**EXERCISE TASK**
Render every line from the one containing "How much distance" through the one containing "(228,37) → (182,101)", both included, as a Markdown table with the columns No. and Text. Number each line and leave out blank lines.
═══ THE RECORDS
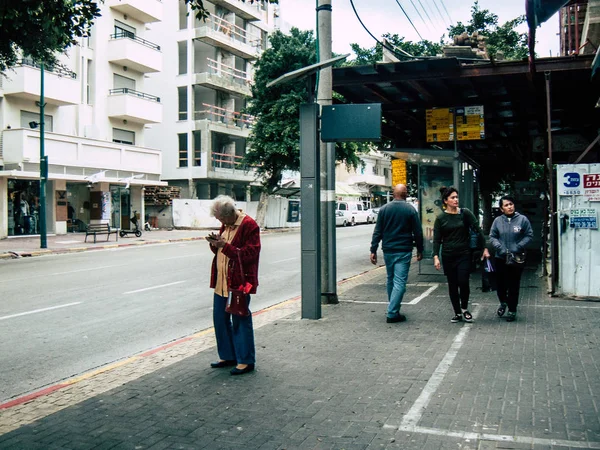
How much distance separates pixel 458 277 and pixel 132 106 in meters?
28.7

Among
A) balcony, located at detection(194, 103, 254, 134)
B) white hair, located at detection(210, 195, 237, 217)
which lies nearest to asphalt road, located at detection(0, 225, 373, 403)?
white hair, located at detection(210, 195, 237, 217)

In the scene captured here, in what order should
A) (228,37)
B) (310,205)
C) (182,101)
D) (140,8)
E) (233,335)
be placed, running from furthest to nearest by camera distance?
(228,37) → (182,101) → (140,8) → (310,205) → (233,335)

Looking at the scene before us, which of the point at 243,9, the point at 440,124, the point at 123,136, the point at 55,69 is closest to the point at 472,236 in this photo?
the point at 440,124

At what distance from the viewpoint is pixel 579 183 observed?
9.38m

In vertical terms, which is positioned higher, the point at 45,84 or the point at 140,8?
══════
═══ THE RECORDS
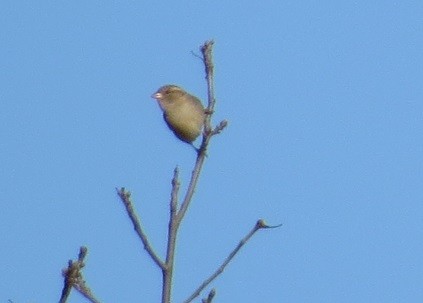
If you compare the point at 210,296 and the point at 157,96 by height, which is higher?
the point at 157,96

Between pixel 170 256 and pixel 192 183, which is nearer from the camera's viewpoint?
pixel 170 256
══════
**OUTPUT FOR THIS TASK**
| No. | Text |
|---|---|
| 1 | How much distance separates pixel 458 277 and pixel 132 106 in meters? |
| 2 | 28.7 |
| 3 | Among |
| 4 | A) balcony, located at detection(194, 103, 254, 134) |
| 5 | B) white hair, located at detection(210, 195, 237, 217) |
| 6 | which lies nearest to asphalt road, located at detection(0, 225, 373, 403)? |
| 7 | white hair, located at detection(210, 195, 237, 217) |
| 8 | In the scene captured here, in what order should |
| 9 | A) (228,37) |
| 10 | B) (310,205) |
| 11 | C) (182,101) |
| 12 | D) (140,8) |
| 13 | E) (233,335) |
| 14 | be placed, running from furthest to nearest by camera distance? |
| 15 | (228,37) → (182,101) → (140,8) → (310,205) → (233,335) |